Stephen Woulfe Flanagan, PC, PC (Ire) (4 August 1816 – 6 December 1891) was an Irish landowner, barrister, and judge. He was a judge of the Landed Estates Court and of the Chancery Division of the Irish High Court.

== Biography ==
Born in County Kildare, Flanagan was the second son of Terence Flanagan, of Knockhall, County Roscommon, and of Mary Johanna, daughter of Stephen Woulfe, of Tiermaclane House, Ennis. His mother was the sister of Stephen Woulfe, Chief Baron of the Irish Exchequer. Flanagan matriculated at Trinity College Dublin in 1833 and entered the Middle Temple in 1837. In 1838 he graduated Bachelor of Arts and was called to the Irish Bar. He was appointed a Queen's Counsel in 1859.

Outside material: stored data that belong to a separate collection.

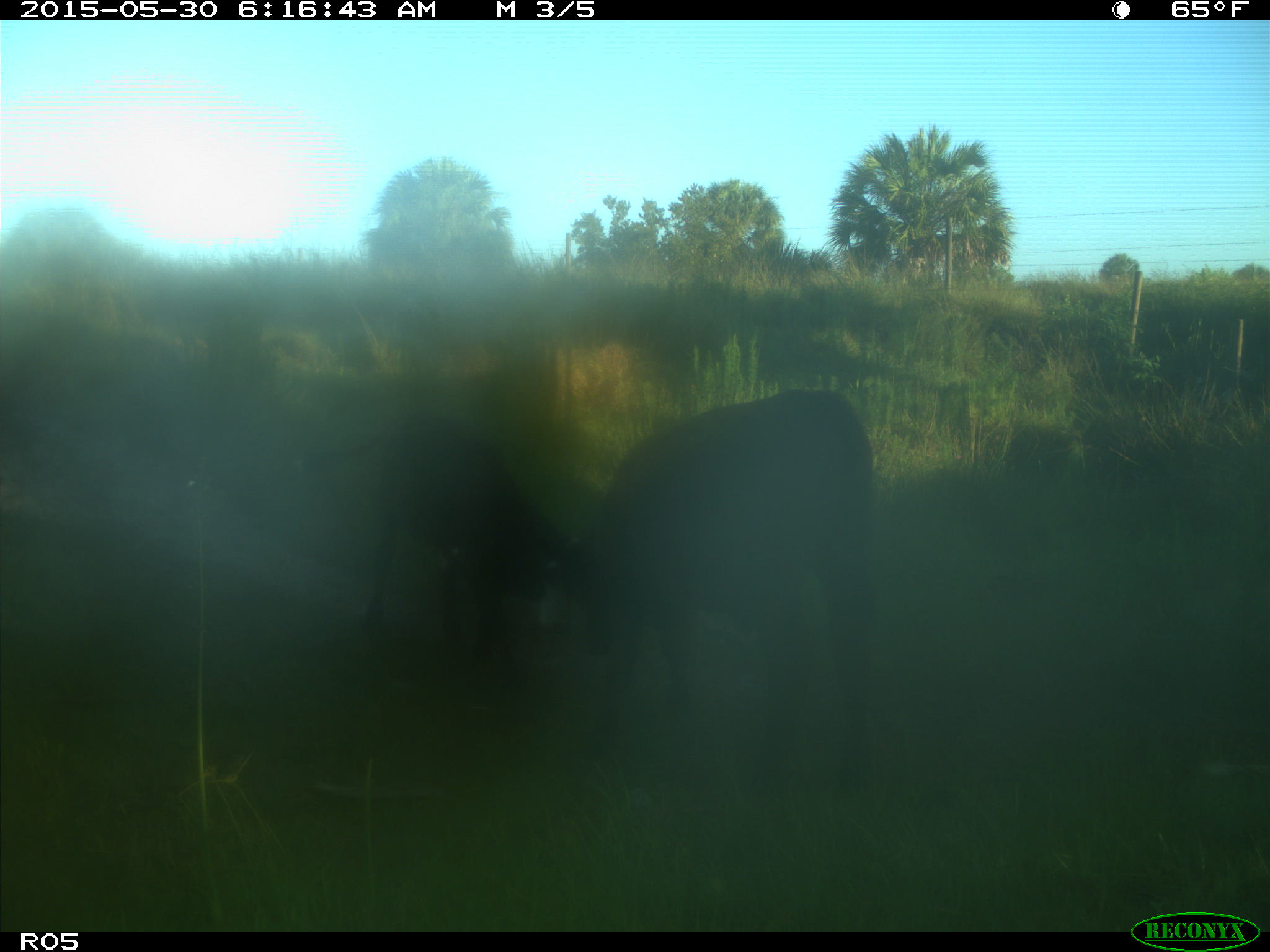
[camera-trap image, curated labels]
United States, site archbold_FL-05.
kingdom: Animalia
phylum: Chordata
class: Mammalia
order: Artiodactyla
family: Bovidae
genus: Bos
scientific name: Bos taurus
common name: domestic cow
Bos taurus (domestic cow).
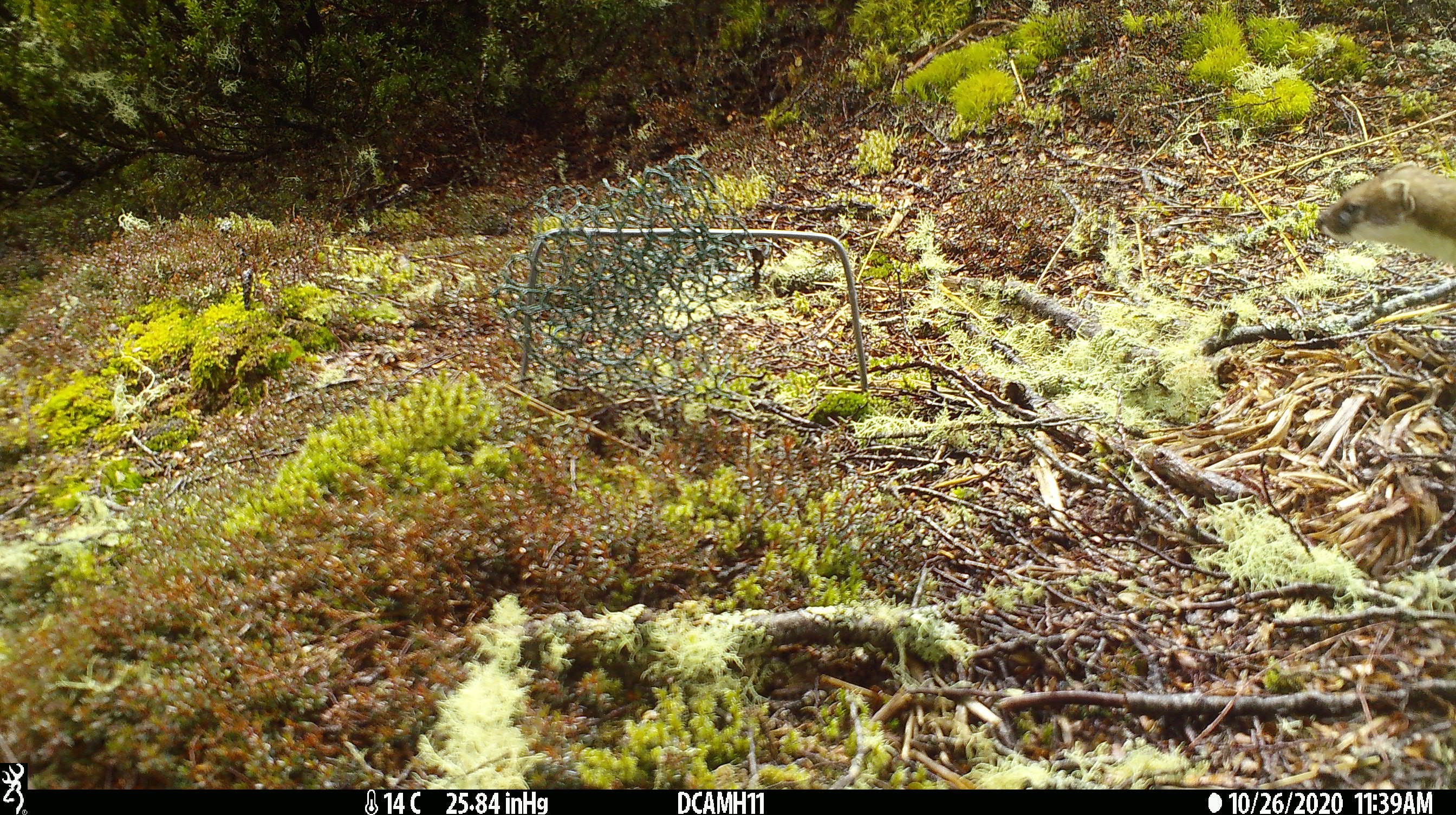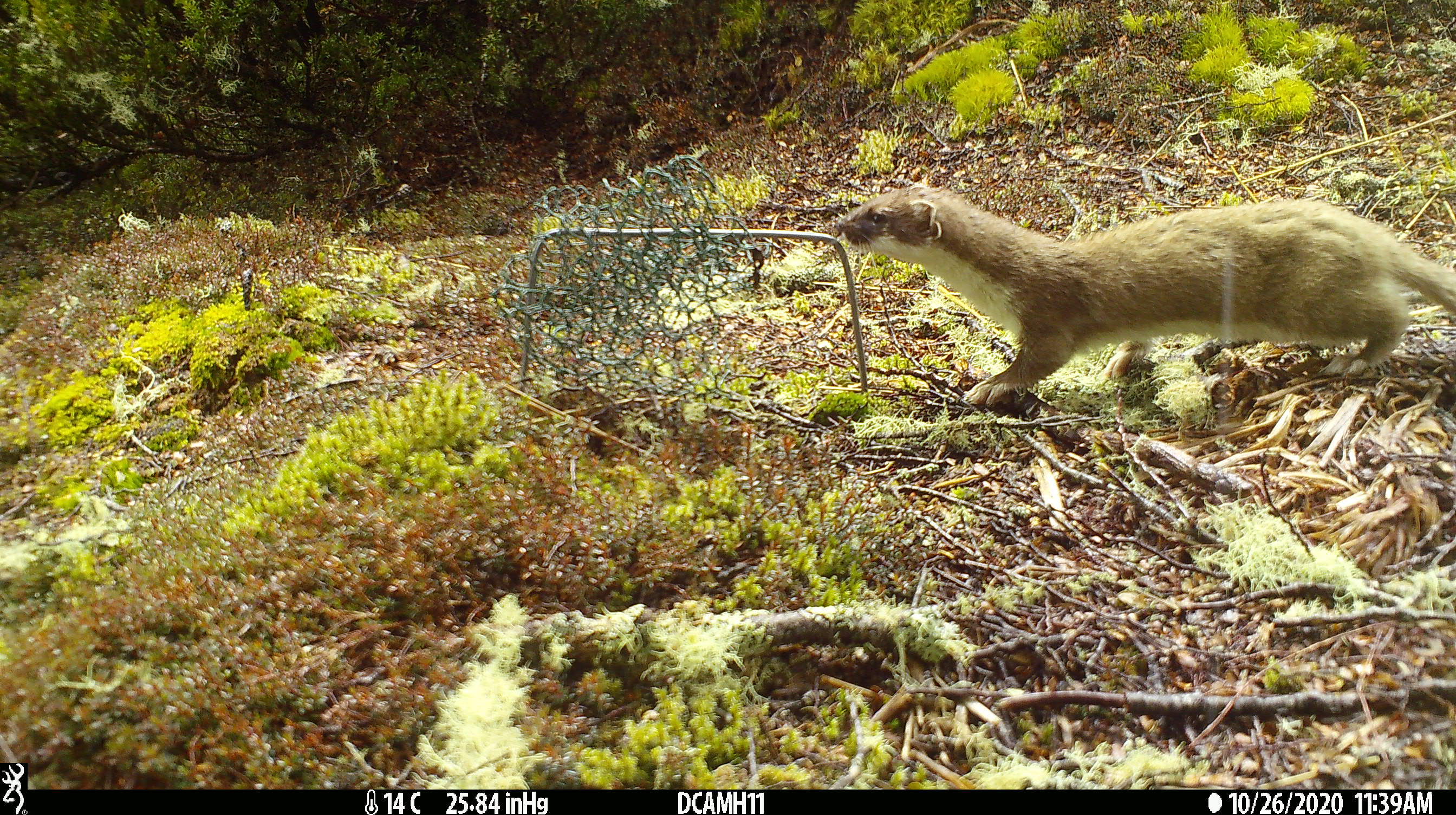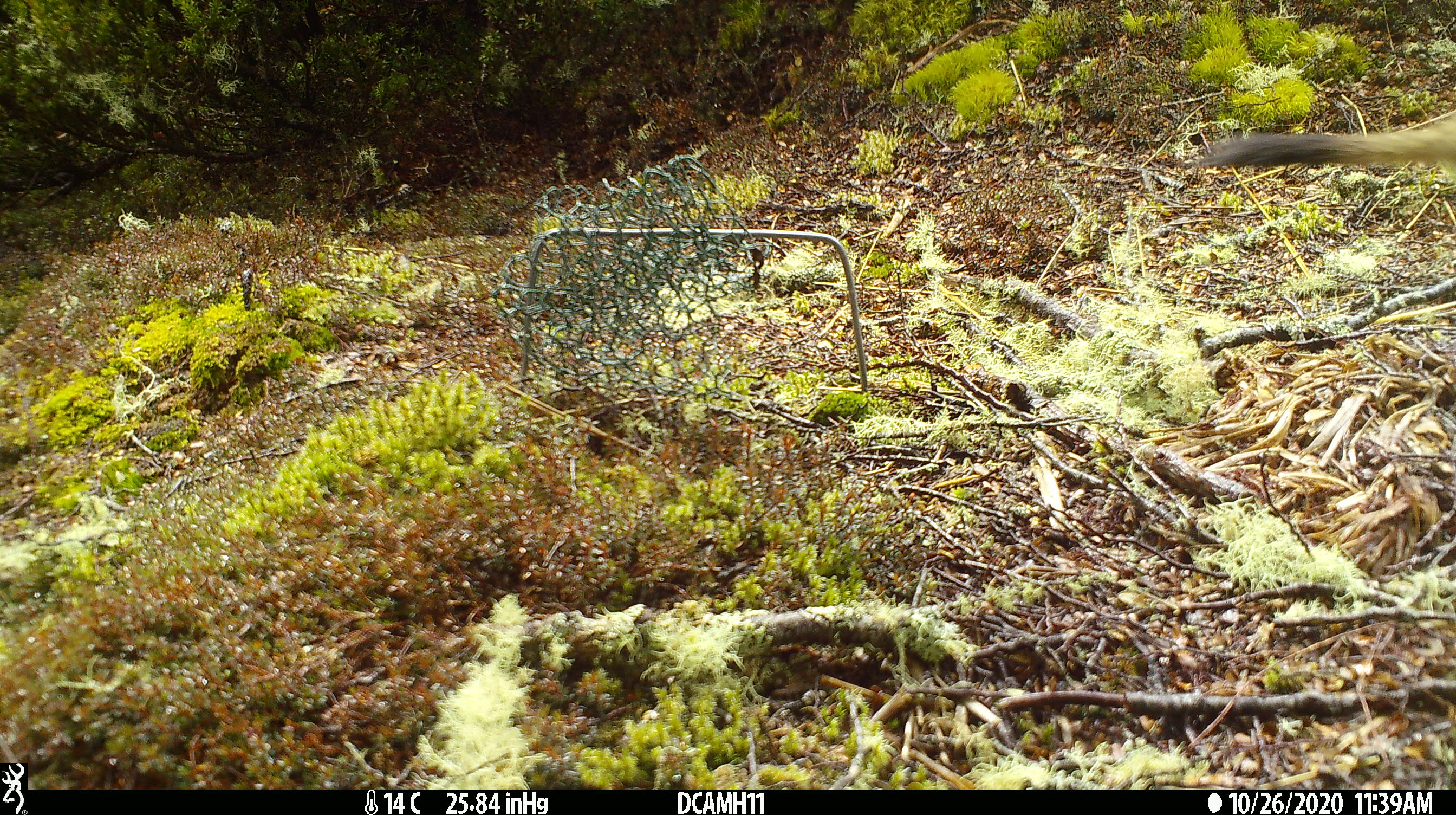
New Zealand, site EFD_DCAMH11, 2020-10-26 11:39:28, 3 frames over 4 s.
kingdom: Animalia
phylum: Chordata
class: Mammalia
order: Carnivora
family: Mustelidae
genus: Mustela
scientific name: Mustela erminea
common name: stoat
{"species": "stoat (Mustela erminea)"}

Flanagan was secretary to the Landed Estates Commission until he was appointed Master in the Encumbered Estates' Court in 1850. The office was abolished on the establishment of the Landed Estates Court in 1858, whereupon he returned to private practice. but it was provided that Flanagan's tenure as Master should be counted as reckonable service for pension purposes if he were to be appointed to the Landed Estates Court.

Flanagan was subsequently appointed to the Landed Estates Court in 1869, on the death of William Cary Dobbs. He remained the Court's only judge until Henry Ormsby was appointed in 1875. In 1878, Flanagan was appointed a judge of the Chancery Division of the Irish High Court when the Landed Estates Court was abolished by the Supreme Court of Judicature Act (Ireland) 1877.

Flanagan resigned from the bench in 1885 and was sworn of the Imperial Privy Council, having been sworn to the Irish Privy Council in 1876. In retirement, he occasionally heard appeals in the Judicial Committee of the Privy Council.

Flanagan owned 3,500 acres in Sligo and Roscommon, in addition to houses in or near Dublin. A Roman Catholic and a Liberal in politics, Flanagan died in Dublin in 1891.

== Family ==
In 1851, he married Mary Deborah, daughter of John Richard Corballis QC; they had six sons and five daughters. His eldest son, John Woulfe Flanagan (1852–1929), became principal leader writer at The Times, from which position he bitterly attacked Charles Stewart Parnell, and High Sheriff of Roscommon. John married his cousin Maria Emily Sheil (died 1888), daughter of Sir Justin Sheil and granddaughter of Chief Baron Woulfe. Stephen's fourth son, James Woulfe Flanagan, resident magistrate for Newry district, was assassinated in 1922 on leaving Newry Cathedral after a service.